Did Roosevelt and Churchill actually approve the Morgenthau Plan?
Yes. At the Second Quebec Conference, held in Quebec City from the 12th to the 16th of September 1944, both Franklin D. Roosevelt and Winston Churchill initialed a memorandum based on Morgenthau's proposal. Roosevelt subsequently disowned the plan after the press published it in September 1944, claiming he had 'no recollection' of approving it.
How did the Morgenthau Plan affect German resistance during World War II?
Joseph Goebbels used the plan in Nazi propaganda, and American military commanders reported that it stiffened German resistance. Lt. Colonel John Boettiger told Morgenthau that US troops fighting to capture Aachen said the plan was 'worth thirty divisions to the Germans.' OSS director William Donovan warned Roosevelt in a December 1944 telegraph that knowledge of the plan was prolonging German willingness to fight.
What was JCS 1067 and how was it connected to the Morgenthau Plan?

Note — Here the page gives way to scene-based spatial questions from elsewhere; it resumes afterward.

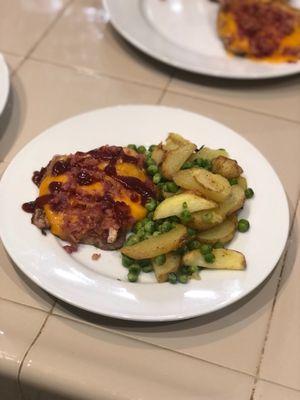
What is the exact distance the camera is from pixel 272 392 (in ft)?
3.32

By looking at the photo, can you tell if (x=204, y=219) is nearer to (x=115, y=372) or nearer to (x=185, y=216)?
(x=185, y=216)

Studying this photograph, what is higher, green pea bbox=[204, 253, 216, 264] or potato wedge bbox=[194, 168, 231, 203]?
potato wedge bbox=[194, 168, 231, 203]

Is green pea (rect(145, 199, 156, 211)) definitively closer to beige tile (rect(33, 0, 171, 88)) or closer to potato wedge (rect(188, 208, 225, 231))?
potato wedge (rect(188, 208, 225, 231))

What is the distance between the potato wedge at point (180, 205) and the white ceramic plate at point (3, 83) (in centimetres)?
57

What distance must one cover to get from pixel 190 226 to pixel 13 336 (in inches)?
16.1

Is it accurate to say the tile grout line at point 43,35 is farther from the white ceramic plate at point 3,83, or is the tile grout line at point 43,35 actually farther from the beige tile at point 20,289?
the beige tile at point 20,289

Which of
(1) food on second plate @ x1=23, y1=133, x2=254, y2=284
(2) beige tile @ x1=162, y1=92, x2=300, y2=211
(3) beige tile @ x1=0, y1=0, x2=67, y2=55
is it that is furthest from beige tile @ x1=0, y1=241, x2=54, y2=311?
(3) beige tile @ x1=0, y1=0, x2=67, y2=55

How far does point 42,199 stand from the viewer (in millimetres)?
1173

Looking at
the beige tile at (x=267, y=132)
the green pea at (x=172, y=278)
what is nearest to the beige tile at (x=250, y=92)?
the beige tile at (x=267, y=132)

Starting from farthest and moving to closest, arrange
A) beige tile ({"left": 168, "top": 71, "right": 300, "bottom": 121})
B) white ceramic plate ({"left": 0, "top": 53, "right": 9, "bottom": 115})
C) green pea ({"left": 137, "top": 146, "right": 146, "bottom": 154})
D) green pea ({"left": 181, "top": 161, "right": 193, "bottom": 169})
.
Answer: beige tile ({"left": 168, "top": 71, "right": 300, "bottom": 121}), white ceramic plate ({"left": 0, "top": 53, "right": 9, "bottom": 115}), green pea ({"left": 137, "top": 146, "right": 146, "bottom": 154}), green pea ({"left": 181, "top": 161, "right": 193, "bottom": 169})

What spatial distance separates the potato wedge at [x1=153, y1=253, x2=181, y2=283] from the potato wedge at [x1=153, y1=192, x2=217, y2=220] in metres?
0.09

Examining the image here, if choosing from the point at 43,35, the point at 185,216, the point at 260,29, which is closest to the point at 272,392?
the point at 185,216

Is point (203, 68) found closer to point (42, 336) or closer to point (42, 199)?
point (42, 199)

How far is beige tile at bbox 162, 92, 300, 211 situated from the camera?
1.43 meters
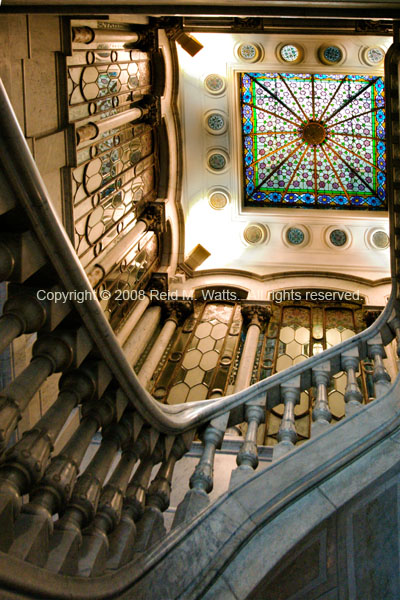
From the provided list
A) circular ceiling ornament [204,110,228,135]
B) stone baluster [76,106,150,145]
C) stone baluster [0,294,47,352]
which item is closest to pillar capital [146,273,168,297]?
stone baluster [76,106,150,145]

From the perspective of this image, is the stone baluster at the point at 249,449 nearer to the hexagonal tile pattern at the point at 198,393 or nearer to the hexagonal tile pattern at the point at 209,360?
the hexagonal tile pattern at the point at 198,393

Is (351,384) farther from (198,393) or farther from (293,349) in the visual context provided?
(293,349)

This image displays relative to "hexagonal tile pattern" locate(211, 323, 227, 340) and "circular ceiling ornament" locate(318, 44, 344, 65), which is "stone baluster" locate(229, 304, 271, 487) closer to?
"hexagonal tile pattern" locate(211, 323, 227, 340)

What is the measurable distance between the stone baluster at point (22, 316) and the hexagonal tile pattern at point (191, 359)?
750 centimetres

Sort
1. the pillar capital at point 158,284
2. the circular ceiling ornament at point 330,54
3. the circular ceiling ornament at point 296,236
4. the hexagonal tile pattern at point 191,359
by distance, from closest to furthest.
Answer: the hexagonal tile pattern at point 191,359 → the pillar capital at point 158,284 → the circular ceiling ornament at point 330,54 → the circular ceiling ornament at point 296,236

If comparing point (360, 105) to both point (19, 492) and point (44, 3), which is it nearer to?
point (44, 3)

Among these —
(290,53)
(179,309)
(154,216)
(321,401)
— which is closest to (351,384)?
(321,401)

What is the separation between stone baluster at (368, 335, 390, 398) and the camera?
4215 millimetres

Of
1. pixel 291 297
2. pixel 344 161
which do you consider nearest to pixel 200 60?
pixel 344 161

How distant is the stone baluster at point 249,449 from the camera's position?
339 cm

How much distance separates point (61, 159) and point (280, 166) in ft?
24.5

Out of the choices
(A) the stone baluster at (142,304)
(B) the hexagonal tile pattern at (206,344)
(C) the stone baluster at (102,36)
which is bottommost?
(B) the hexagonal tile pattern at (206,344)

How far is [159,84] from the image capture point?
1102cm

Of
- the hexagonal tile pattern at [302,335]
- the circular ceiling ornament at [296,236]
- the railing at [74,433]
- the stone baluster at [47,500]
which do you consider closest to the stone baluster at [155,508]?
the railing at [74,433]
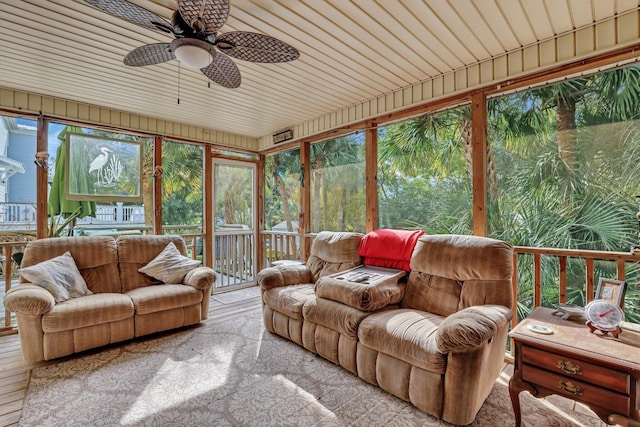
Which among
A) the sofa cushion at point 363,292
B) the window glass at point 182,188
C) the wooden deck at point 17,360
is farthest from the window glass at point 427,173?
the window glass at point 182,188

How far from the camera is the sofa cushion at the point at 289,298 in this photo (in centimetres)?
283

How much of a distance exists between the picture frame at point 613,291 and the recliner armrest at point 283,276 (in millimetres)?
2520

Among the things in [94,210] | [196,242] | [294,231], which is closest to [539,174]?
[294,231]

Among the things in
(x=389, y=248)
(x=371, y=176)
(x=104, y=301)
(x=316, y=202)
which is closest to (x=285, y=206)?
(x=316, y=202)

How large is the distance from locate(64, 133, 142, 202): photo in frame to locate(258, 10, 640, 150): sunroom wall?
314 centimetres

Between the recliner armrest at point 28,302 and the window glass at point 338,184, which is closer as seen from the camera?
the recliner armrest at point 28,302

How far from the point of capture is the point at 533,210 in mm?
2711

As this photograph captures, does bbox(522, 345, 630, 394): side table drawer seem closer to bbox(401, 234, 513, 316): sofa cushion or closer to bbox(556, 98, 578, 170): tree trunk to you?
bbox(401, 234, 513, 316): sofa cushion

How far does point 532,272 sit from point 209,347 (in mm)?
3151

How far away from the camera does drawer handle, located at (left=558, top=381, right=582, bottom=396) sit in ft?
4.95

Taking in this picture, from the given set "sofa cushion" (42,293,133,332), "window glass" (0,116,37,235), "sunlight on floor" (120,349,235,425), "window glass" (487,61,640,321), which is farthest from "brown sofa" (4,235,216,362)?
"window glass" (487,61,640,321)

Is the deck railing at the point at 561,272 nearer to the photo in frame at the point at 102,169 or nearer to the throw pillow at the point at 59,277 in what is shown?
the throw pillow at the point at 59,277

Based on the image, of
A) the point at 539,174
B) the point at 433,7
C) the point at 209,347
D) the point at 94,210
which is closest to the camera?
the point at 433,7

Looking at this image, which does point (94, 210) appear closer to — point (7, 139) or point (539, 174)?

JCS 1067 was the Joint Chiefs of Staff directive approved by President Harry Truman on the 10th of May 1945, ordering US occupation forces to take no steps toward the economic rehabilitation of Germany. Morgenthau privately acknowledged it reflected his plan, and 'Morgenthau boys,' US Treasury officials loaned to the occupation army, worked to enforce it as strictly as possible until it was replaced by JCS 1779 in July 1947.
What were the food and calorie conditions in occupied Germany under Morgenthau-influenced policies?
Average daily kilocalorie intake in Germany in 1946-1947 was only 1,080 per day, below the level needed for long-term health according to historian Alan S. Milward. The British occupation zone reduced rations to 1,042 calories in March 1946 and the French zone to 980. On the 27th of May 1947, US official William Clayton reported to Dean Acheson that 'millions of people in the cities are slowly starving.'
Why was the Morgenthau Plan ultimately abandoned and what replaced it?
Cold War fears that poverty and hunger would push Germans toward Communism, combined with the reality that Germany's industrial collapse was holding back all of European recovery, forced a policy reversal. JCS 1067 was rescinded by President Truman in July 1947 and replaced by JCS 1779, which called for a 'stable and productive Germany.' The Marshall Plan was subsequently extended to West Germany, and with the Currency Reform of 1948 Germany began the recovery later known as the Wirtschaftswunder.